Problem requirements -> Rewrite the records between the line holding "At what distance from the viewer" and the end of the records, inclusive, swapping "viewer" for "camera" and changing nothing else. Leave the pictures out of the answer.

[Rows from a spatial reasoning dataset]
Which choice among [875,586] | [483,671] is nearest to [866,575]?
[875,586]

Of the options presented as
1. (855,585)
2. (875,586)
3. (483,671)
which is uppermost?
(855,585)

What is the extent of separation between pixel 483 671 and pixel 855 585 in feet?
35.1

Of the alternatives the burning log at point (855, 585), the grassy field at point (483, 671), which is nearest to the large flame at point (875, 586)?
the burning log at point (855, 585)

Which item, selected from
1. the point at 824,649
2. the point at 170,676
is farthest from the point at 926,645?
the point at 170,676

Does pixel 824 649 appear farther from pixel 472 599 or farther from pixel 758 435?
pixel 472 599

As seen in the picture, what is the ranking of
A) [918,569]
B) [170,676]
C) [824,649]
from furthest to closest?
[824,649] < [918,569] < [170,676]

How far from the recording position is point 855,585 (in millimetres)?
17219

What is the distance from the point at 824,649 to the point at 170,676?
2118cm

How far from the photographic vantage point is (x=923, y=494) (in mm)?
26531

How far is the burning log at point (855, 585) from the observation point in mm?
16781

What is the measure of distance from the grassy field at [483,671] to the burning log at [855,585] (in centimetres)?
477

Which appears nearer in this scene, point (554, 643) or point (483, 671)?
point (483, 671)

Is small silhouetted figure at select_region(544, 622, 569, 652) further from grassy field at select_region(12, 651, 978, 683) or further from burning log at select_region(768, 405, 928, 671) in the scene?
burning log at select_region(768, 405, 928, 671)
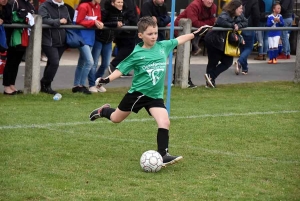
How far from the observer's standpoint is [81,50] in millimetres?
13508

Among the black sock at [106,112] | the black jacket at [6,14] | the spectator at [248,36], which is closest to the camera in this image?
the black sock at [106,112]

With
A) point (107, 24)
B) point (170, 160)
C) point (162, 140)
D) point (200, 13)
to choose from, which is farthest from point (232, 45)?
point (170, 160)

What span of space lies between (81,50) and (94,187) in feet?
21.8

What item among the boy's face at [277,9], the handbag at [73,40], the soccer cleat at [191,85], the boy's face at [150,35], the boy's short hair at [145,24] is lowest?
the soccer cleat at [191,85]

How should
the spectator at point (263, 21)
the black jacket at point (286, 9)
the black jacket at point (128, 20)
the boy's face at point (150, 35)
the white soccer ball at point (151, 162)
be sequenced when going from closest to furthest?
the white soccer ball at point (151, 162) → the boy's face at point (150, 35) → the black jacket at point (128, 20) → the spectator at point (263, 21) → the black jacket at point (286, 9)

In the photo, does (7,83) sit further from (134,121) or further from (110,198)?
(110,198)

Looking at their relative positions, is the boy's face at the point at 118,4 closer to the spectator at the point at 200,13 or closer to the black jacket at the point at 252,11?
the spectator at the point at 200,13

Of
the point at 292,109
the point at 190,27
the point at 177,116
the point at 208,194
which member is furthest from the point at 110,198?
the point at 190,27

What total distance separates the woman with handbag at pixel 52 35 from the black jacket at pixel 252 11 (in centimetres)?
591

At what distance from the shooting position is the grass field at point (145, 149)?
7.07m

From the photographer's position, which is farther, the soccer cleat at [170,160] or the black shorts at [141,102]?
the black shorts at [141,102]

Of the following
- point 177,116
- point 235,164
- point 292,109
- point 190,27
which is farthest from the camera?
point 190,27

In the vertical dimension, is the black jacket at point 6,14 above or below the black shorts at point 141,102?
above

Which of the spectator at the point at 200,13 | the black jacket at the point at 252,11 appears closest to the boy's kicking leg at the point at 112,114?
the spectator at the point at 200,13
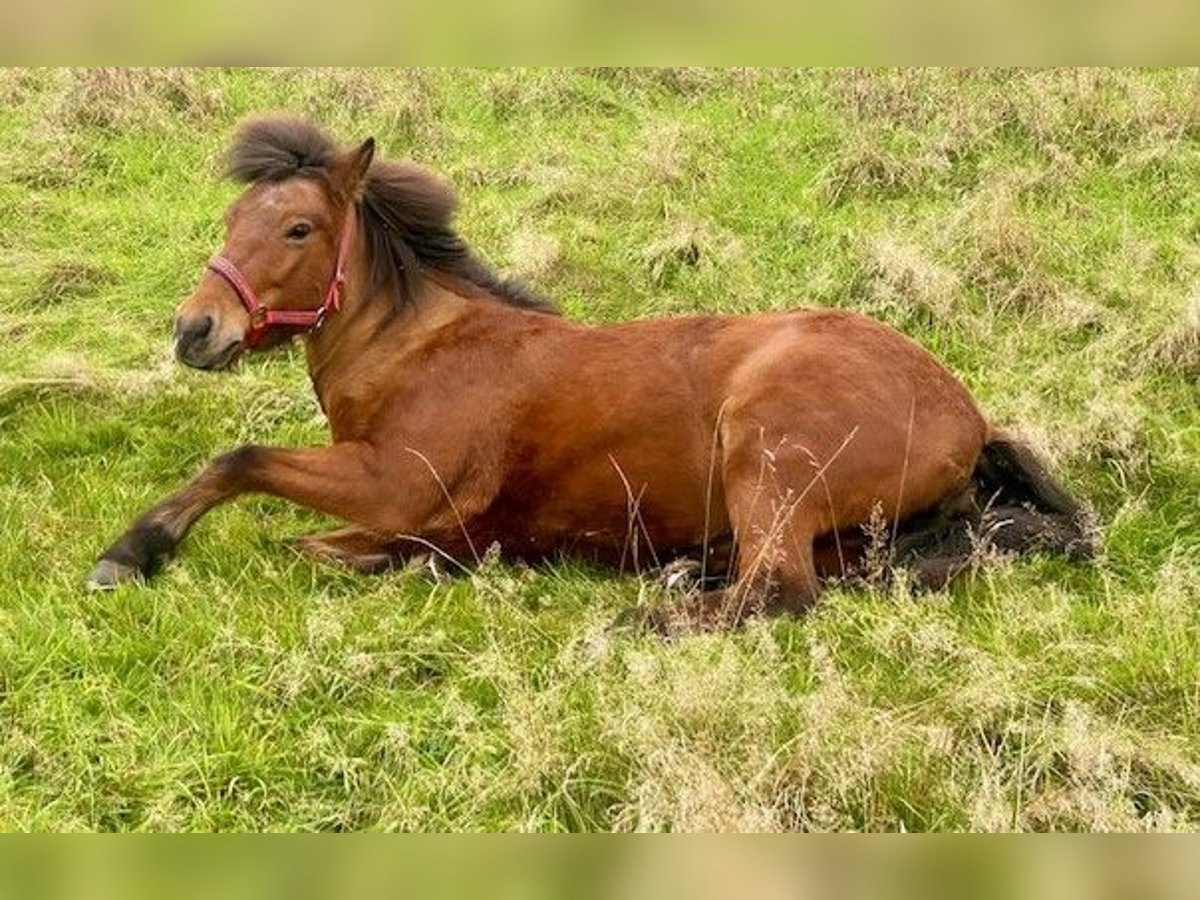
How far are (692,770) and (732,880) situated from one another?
73 cm

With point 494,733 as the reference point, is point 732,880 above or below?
above

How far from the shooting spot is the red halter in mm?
5266

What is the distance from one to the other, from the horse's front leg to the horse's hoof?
186 millimetres

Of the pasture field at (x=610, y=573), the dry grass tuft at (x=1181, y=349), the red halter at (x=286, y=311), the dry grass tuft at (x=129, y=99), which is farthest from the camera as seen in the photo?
the dry grass tuft at (x=129, y=99)

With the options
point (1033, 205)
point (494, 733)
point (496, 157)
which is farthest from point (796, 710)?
point (496, 157)

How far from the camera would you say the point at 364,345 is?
575 cm

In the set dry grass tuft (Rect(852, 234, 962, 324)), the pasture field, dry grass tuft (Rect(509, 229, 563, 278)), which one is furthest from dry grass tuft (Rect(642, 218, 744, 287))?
dry grass tuft (Rect(852, 234, 962, 324))

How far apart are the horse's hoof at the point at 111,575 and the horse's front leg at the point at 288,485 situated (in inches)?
7.3

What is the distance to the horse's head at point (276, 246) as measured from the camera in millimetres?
5191

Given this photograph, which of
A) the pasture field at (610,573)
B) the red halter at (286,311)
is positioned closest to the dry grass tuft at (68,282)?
the pasture field at (610,573)

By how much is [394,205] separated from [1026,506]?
2.91m

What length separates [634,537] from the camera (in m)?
5.36

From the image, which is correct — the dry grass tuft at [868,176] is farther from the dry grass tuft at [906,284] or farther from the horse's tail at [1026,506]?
the horse's tail at [1026,506]

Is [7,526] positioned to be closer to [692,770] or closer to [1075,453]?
[692,770]
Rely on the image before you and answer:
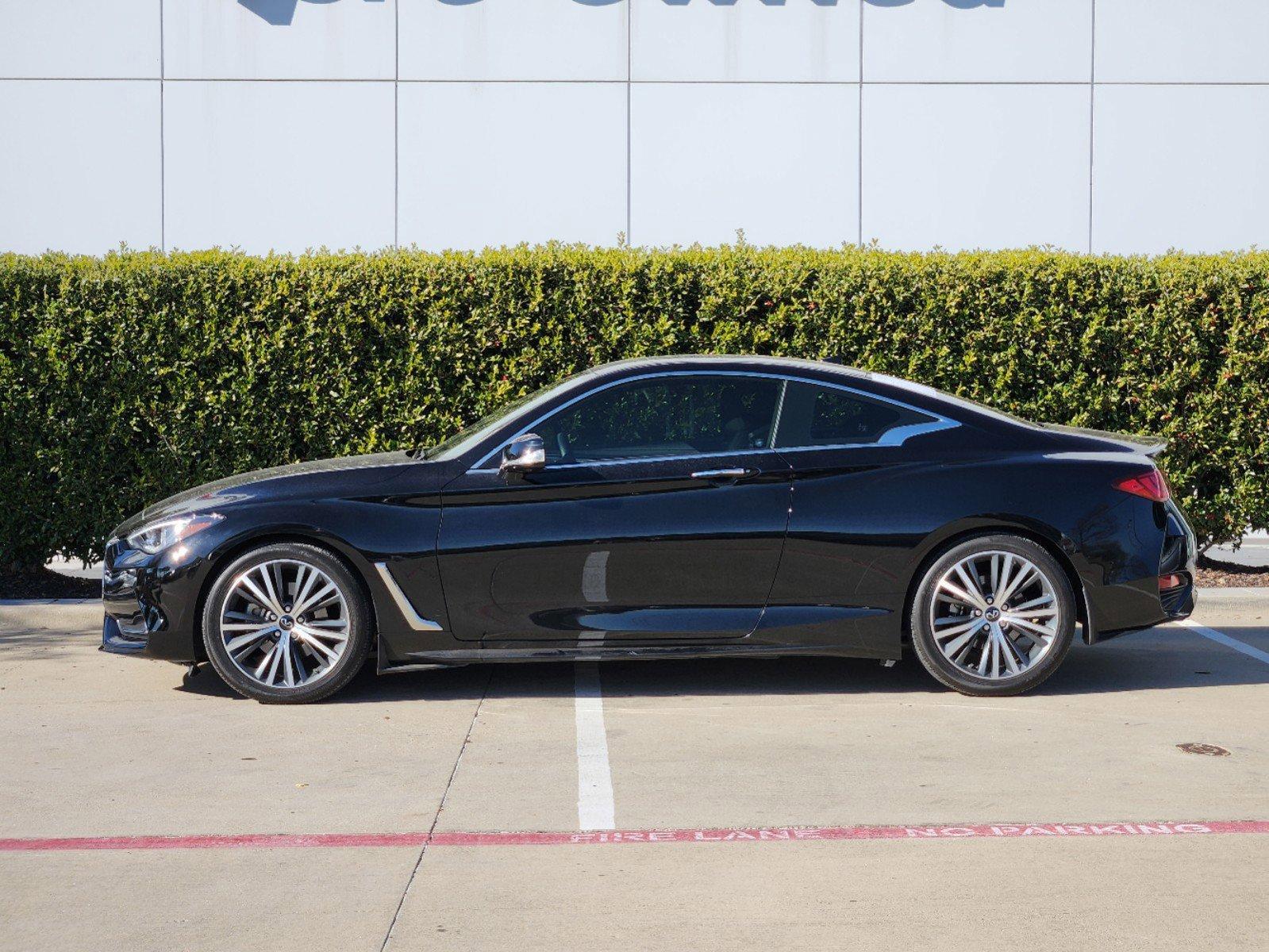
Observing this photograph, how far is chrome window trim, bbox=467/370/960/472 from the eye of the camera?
6750mm

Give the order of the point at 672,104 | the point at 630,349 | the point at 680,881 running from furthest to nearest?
the point at 672,104 → the point at 630,349 → the point at 680,881

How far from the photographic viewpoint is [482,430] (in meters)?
7.11

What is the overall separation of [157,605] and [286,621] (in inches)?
23.8

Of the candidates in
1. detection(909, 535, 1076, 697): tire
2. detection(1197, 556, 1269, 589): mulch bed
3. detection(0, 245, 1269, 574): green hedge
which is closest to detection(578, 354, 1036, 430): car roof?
detection(909, 535, 1076, 697): tire

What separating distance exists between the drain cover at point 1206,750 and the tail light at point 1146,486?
132 cm

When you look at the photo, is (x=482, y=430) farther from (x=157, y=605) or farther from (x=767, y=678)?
(x=767, y=678)

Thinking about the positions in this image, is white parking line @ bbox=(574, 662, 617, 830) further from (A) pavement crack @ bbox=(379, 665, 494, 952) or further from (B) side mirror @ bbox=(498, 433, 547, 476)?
(B) side mirror @ bbox=(498, 433, 547, 476)

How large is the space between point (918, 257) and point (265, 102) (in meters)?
6.82

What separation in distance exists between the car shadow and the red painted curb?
6.78 ft

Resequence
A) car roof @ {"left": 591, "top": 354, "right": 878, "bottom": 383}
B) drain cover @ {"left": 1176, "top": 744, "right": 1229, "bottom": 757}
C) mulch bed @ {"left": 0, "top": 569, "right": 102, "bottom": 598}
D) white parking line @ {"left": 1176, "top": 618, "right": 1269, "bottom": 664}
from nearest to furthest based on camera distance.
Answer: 1. drain cover @ {"left": 1176, "top": 744, "right": 1229, "bottom": 757}
2. car roof @ {"left": 591, "top": 354, "right": 878, "bottom": 383}
3. white parking line @ {"left": 1176, "top": 618, "right": 1269, "bottom": 664}
4. mulch bed @ {"left": 0, "top": 569, "right": 102, "bottom": 598}

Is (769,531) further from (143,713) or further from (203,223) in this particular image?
(203,223)

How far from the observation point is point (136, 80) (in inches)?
543

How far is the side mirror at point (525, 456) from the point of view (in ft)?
21.4

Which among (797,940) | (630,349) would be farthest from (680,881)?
(630,349)
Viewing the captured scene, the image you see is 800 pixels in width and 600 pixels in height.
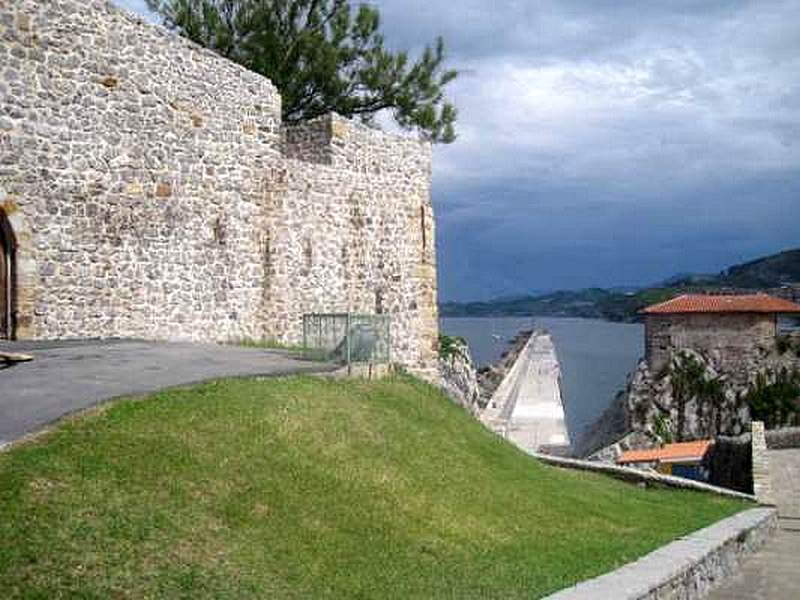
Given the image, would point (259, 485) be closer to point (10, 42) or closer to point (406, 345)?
point (10, 42)

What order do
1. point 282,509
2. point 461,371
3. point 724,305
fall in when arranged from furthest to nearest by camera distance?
1. point 724,305
2. point 461,371
3. point 282,509

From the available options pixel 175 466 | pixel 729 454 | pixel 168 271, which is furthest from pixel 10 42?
pixel 729 454

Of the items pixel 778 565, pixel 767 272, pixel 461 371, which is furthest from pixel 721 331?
pixel 767 272

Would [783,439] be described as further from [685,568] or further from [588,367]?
[588,367]

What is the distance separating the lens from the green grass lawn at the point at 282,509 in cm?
634

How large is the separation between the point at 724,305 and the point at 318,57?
100 ft

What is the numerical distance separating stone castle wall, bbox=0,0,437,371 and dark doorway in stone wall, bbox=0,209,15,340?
0.38 ft

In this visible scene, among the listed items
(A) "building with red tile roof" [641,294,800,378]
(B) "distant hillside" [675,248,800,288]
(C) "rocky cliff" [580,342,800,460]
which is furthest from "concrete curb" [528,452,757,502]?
(B) "distant hillside" [675,248,800,288]

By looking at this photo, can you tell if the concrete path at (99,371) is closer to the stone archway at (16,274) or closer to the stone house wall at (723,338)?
the stone archway at (16,274)

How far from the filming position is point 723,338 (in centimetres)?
5184

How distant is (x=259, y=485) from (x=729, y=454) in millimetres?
19792

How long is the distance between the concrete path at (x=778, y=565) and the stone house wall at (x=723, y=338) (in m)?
29.7

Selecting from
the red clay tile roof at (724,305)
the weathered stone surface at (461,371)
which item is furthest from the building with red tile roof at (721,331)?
the weathered stone surface at (461,371)

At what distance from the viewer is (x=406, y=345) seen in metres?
20.5
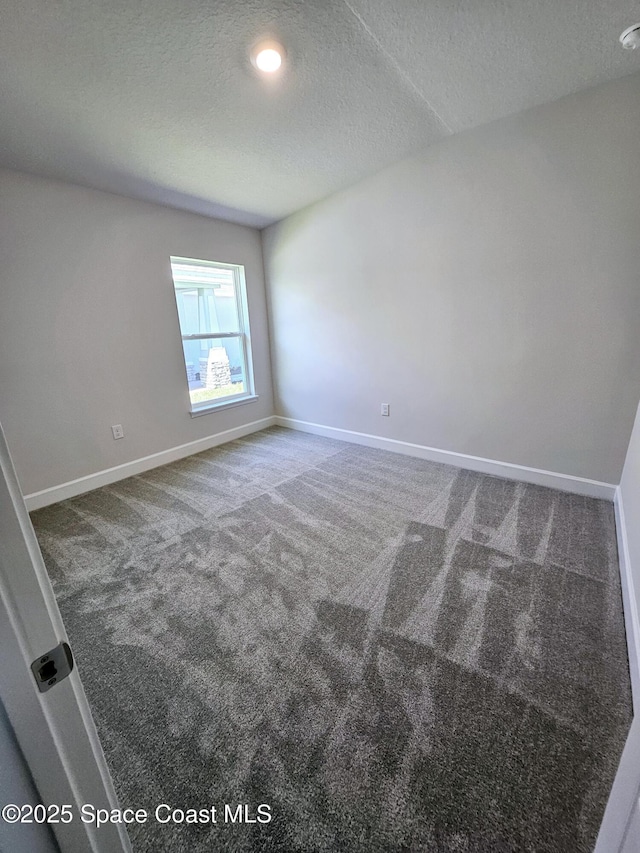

Exercise output ->
At what distance from the camera is (x=406, y=345) seen in metres?
20.5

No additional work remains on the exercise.